Children of Monsters: An Inquiry into the Sons and Daughters of Dictators by Jay Nordlinger (Encounter, 336 pp., $25.99)
When it comes to twentieth-century monsters, Adolf Hitler will always be first-among-equals. Mao Tse Tung and Josef Stalin may have killed more people, but Hitler has become a byword for dead-eyed evil. Perhaps this is so because Hitler had no children to humanize him. Or did he? In Jay Nordlinger’s new book, Children of Monsters, we meet Jean-Marie Loret, a Frenchman who believed his mother and Hitler had a brief, yet productive, affair during World War I. Loret had an unhappy life. He was tormented by the burden of what he believed to be his ancestry. Oddly, the torment did not prevent him from growing a Hitler-style mustache.
Original in concept and packed with details, Nordlinger’s book offers a worthwhile climb down the family trees of the twentieth century’s most notorious dictators. Vasily Stalin behaved like a little tyrant, yet correctly predicted that after his father’s death, “Khrushchev, Beria, [and] Bulganin’ll tear me apart.” Vasily was indeed thrown in jail, forced to confess to spreading anti-Soviet propaganda—a favorite tactic of his father—and died of alcoholism at the age of 41. Vasily’s older brother, Yakov, served with the Red Army during World War II, was captured, and thrown in a Nazi prison camp, where he committed suicide on an electric fence. Svetlana Stalin grew up with rumors of her father’s involvement in her mother’s death. Schoolmates would pass her notes requesting intercession with her father on behalf of missing family members. She saw aunts and uncles purged and lost a lover to the gulag. After two failed marriages, she defected to America.
Some descendants of dictators are quite proud of the family name. The Mussolini children and grandchildren display a vivacious Italian attitude, retaining Il Duce’s legendary machismo. By contrast, Bettina Goering, the grand-niece of the German Reichsmarshall, had herself sterilized so that the family line would come to an end. Many of the children and grandchildren of dictators have entered politics themselves, often with revanchist or neo-fascist platforms. Several became architects and engineers. The daughter of Pol Pot, the man who executed educated Cambodians (identified by their eyeglasses), became an accountant and later earned a master’s degree in English literature. (Theodore Dalrymple’s Utopias Elsewhere is a well-matched companion book, offering a travel guide through the lands once terrorized by many of Nordlinger’s subjects.)
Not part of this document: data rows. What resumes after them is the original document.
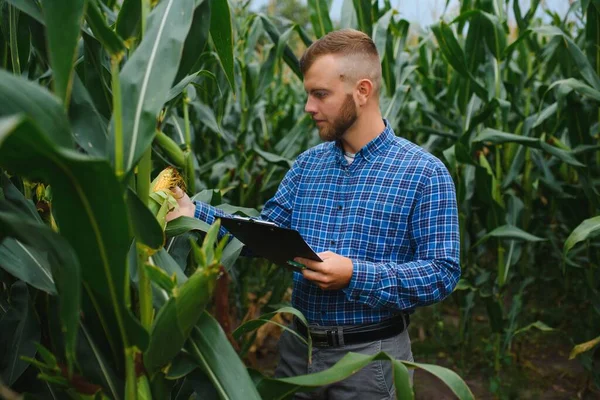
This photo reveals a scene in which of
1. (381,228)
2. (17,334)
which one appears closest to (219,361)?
(17,334)

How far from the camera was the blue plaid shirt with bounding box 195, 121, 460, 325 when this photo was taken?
1.77 metres

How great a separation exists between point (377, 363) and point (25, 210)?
1016 millimetres

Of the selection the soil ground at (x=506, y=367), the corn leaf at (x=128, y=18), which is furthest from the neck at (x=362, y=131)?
the soil ground at (x=506, y=367)

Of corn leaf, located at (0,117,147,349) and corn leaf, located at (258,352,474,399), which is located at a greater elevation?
corn leaf, located at (0,117,147,349)

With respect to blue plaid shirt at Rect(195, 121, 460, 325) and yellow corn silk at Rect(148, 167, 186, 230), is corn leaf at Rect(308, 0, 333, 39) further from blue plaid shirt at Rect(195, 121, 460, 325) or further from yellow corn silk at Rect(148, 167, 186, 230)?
yellow corn silk at Rect(148, 167, 186, 230)

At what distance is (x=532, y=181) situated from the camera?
354 centimetres

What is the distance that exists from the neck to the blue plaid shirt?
0.11 feet

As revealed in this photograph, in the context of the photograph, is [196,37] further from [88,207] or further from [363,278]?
[363,278]

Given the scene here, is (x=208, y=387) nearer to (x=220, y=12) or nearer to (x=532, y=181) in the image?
(x=220, y=12)

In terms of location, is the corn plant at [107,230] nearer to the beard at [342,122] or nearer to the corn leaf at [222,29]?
the corn leaf at [222,29]

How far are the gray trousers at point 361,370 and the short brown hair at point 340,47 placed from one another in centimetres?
78

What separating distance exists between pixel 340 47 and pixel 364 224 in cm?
52

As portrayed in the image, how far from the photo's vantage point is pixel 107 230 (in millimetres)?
1035

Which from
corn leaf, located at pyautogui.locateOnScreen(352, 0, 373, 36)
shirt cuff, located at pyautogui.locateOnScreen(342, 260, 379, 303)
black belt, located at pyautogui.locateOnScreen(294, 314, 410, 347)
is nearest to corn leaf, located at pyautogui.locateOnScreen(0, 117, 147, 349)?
shirt cuff, located at pyautogui.locateOnScreen(342, 260, 379, 303)
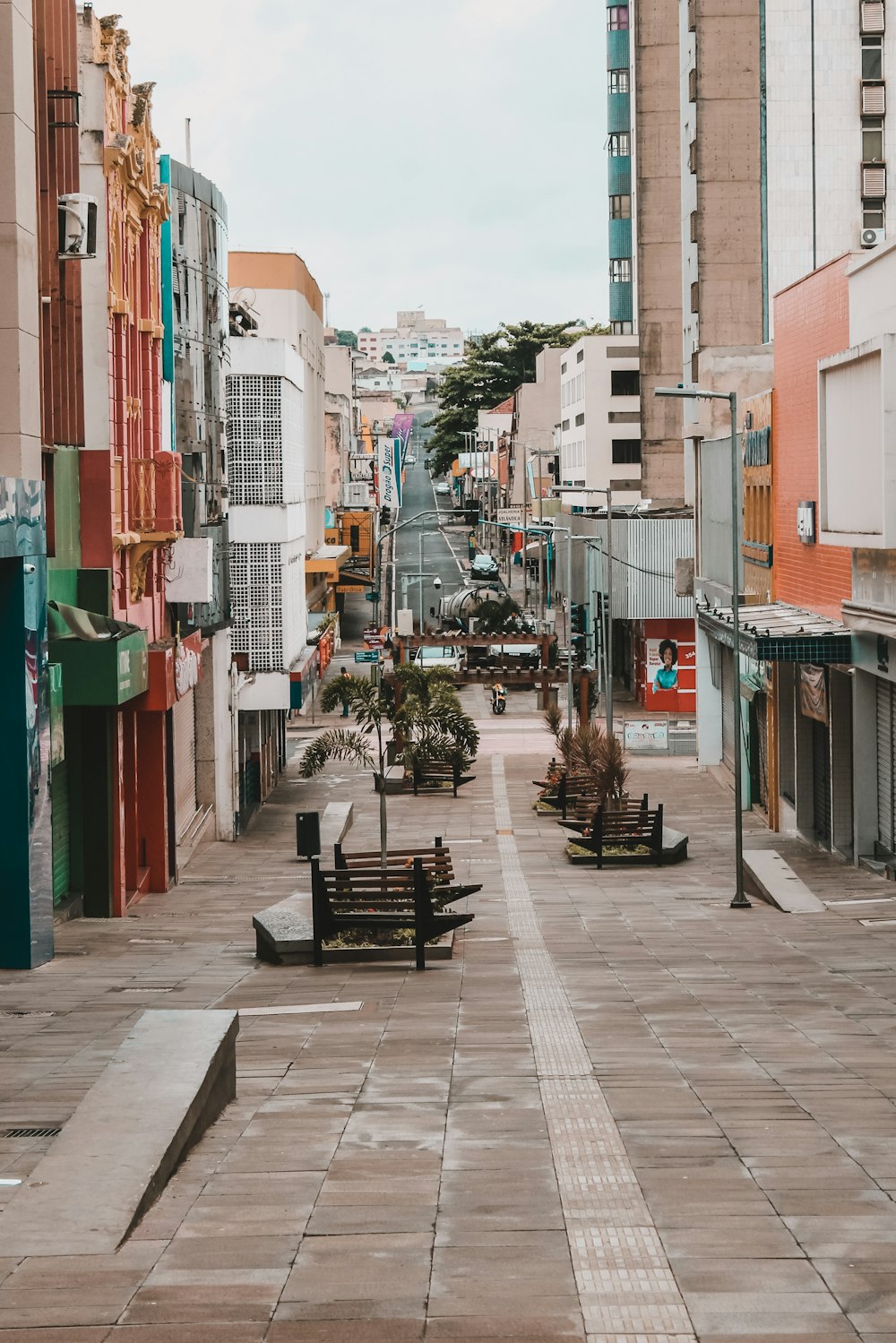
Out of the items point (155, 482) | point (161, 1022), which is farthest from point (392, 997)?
point (155, 482)

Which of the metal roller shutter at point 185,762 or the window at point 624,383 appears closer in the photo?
the metal roller shutter at point 185,762

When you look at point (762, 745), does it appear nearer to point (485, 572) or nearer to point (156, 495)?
point (156, 495)

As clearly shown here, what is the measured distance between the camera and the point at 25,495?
62.8ft

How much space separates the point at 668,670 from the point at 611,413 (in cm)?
3787

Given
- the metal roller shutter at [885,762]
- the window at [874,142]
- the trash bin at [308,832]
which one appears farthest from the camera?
the window at [874,142]

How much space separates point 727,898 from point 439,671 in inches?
971

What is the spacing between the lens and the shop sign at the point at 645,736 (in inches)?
2283

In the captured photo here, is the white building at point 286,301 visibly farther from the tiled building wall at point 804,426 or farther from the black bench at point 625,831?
the black bench at point 625,831

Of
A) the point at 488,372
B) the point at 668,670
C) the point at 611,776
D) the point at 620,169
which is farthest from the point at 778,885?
the point at 488,372

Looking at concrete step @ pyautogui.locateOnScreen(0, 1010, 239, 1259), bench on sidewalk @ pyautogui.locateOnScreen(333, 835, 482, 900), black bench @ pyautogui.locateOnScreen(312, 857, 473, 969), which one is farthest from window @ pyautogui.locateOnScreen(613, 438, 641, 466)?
concrete step @ pyautogui.locateOnScreen(0, 1010, 239, 1259)

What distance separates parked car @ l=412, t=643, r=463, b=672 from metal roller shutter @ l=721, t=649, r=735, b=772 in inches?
1167

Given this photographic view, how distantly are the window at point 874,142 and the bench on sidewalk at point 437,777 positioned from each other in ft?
99.4

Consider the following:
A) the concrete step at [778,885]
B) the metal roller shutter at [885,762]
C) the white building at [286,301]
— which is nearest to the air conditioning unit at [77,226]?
the concrete step at [778,885]

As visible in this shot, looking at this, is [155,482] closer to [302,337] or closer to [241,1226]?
[241,1226]
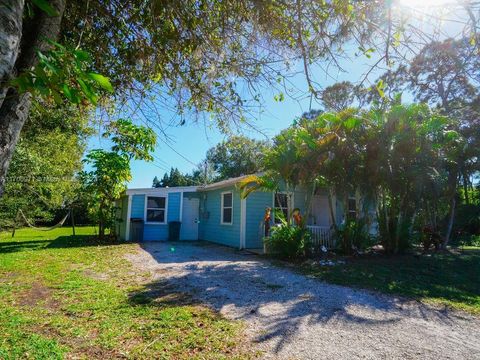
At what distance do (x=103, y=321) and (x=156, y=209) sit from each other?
11.7m

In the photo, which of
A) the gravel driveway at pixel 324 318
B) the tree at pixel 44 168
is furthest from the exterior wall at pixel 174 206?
the gravel driveway at pixel 324 318

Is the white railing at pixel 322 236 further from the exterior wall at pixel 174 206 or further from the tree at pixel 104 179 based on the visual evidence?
the tree at pixel 104 179

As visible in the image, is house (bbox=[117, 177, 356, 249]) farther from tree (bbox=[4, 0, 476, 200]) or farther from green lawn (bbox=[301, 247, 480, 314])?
tree (bbox=[4, 0, 476, 200])

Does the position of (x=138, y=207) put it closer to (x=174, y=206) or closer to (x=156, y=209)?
(x=156, y=209)

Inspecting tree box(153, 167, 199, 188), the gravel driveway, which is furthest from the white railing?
tree box(153, 167, 199, 188)

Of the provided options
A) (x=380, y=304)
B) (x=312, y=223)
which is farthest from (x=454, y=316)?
(x=312, y=223)

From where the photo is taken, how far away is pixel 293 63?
3.51m

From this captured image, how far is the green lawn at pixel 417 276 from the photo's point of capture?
6.17m

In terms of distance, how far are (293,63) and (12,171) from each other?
1331 cm

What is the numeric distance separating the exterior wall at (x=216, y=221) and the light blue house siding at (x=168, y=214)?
1318 millimetres

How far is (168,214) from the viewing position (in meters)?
15.8

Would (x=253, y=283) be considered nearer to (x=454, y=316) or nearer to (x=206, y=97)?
(x=454, y=316)

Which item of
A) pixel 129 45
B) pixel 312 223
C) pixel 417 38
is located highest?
pixel 129 45

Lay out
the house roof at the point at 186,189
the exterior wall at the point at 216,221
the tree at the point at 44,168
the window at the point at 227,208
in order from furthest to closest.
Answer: the window at the point at 227,208 → the house roof at the point at 186,189 → the exterior wall at the point at 216,221 → the tree at the point at 44,168
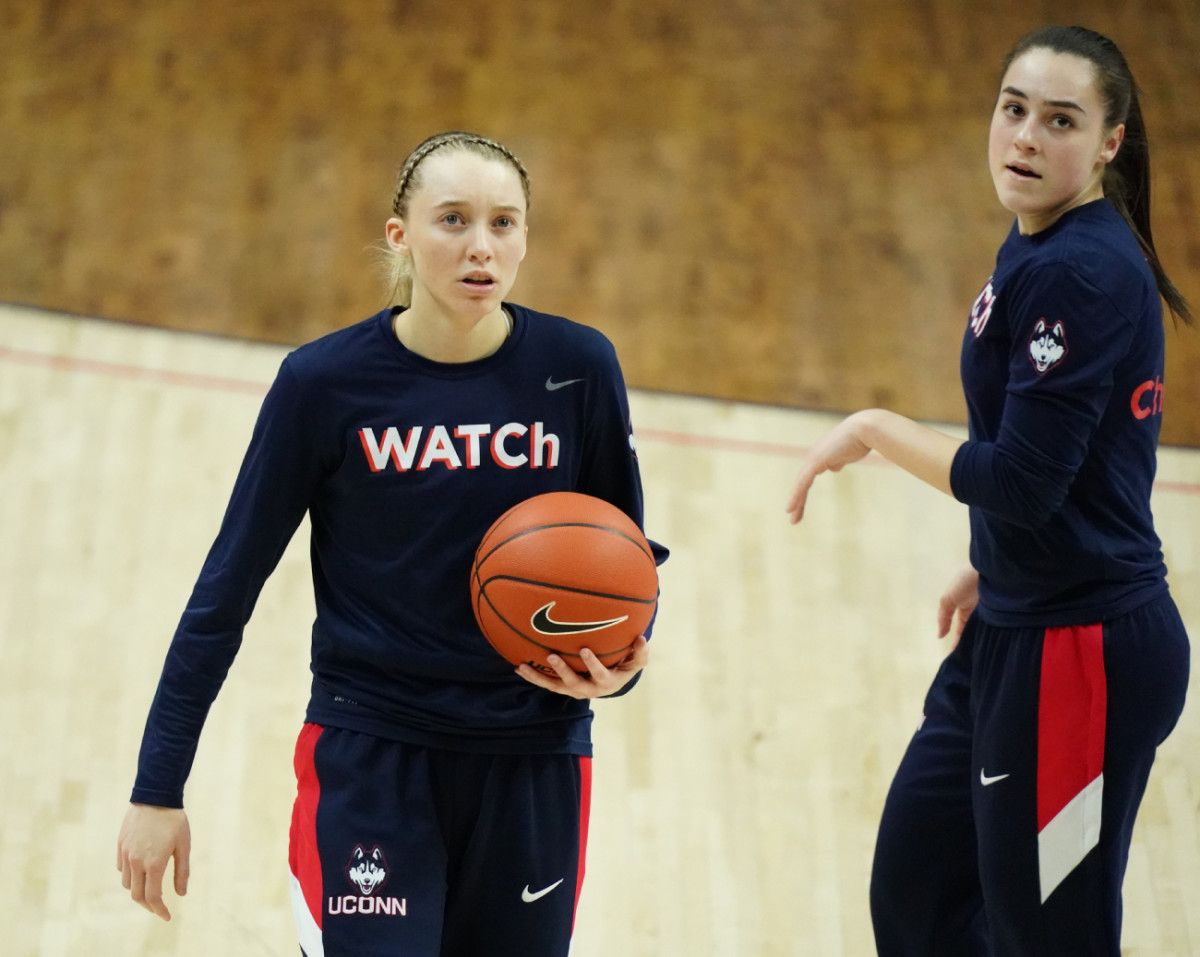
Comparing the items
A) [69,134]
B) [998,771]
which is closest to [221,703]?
[998,771]

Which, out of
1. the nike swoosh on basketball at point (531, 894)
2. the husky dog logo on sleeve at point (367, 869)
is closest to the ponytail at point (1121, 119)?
the nike swoosh on basketball at point (531, 894)

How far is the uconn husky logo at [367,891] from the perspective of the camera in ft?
8.21

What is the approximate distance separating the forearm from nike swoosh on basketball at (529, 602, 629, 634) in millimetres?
575

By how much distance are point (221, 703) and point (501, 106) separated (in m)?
3.45

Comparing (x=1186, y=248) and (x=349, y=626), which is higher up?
(x=1186, y=248)

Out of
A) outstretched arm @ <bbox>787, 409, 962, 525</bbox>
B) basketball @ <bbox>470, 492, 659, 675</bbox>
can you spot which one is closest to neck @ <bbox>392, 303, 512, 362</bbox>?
basketball @ <bbox>470, 492, 659, 675</bbox>

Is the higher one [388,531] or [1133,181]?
[1133,181]

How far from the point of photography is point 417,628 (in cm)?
257

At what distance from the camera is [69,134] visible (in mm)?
6715

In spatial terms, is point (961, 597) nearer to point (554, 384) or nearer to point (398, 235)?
point (554, 384)

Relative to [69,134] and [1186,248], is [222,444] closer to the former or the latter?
[69,134]

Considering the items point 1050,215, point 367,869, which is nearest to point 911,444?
point 1050,215

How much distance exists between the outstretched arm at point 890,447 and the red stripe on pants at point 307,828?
0.95m

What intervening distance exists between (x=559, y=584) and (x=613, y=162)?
180 inches
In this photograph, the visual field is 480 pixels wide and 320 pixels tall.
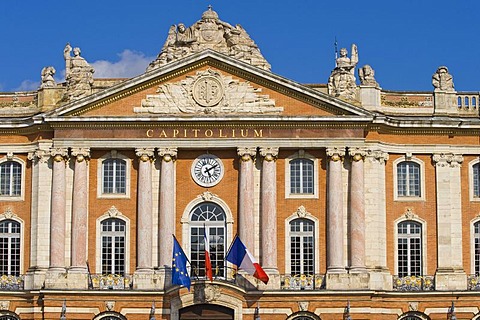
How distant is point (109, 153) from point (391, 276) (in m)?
15.2

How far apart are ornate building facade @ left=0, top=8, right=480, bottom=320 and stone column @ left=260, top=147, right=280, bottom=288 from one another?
69 mm

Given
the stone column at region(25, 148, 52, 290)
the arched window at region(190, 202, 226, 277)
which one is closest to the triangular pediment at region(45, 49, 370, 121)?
the stone column at region(25, 148, 52, 290)

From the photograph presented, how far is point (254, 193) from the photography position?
196ft

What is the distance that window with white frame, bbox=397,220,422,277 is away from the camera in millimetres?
60562

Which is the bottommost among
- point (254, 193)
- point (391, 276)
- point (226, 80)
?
point (391, 276)

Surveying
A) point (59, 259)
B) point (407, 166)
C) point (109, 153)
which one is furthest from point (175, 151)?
point (407, 166)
As readers of his National Review Online “impromptus” know well, Nordlinger is a writer of rare precision. When the loyal sons and daughters of murderous dictators attempt—often lamely—to rehabilitate their fathers’ memories, Nordlinger knows just how to respond. For example, when Idi Amin’s son Jaffar defends his father as a righteous revolutionary, Nordlinger observes that “[f]or a defender and champion of the black African, Amin certainly killed a lot of them.” But Nordlinger at times shies away from describing the brutal abuse of women at the hands of dictators and their sons. For example, the Kims of North Korea scouted and prepared a formal “pleasure team.” Uday Hussein exercised a deadly form of prima nocta in Iraq, forcing himself on new brides, who would often leap to their deaths, or see their husbands gunned down when they resisted the thug’s encroachment. Other sons of monsters would simply cycle through a nearly limitless supply of what Nordlinger quaintly calls “one-night stands,” a phrase that cannot possibly convey the objectification and desperation of the women involved.
Southern author Walker Percy wrote of the challenge facing man: how to live on an ordinary Wednesday afternoon. But what’s an ordinary Wednesday afternoon when you’re Baby Doc Duvalier, Carmen Franco, or Mutassim Gaddafi? We catch glimpses: Chairman Mao enjoyed giving the collected works of Karl Marx and Friedrich Engels as a wedding gift. Even dictators seem to connect with their sons through sports. Uday Hussein tortured Iraqi athletes after losses, including forcing the soccer team to kick a concrete ball. But these humanizing details do nothing to change the simple fact expressed in Nordlinger’s title—these were monsters, all.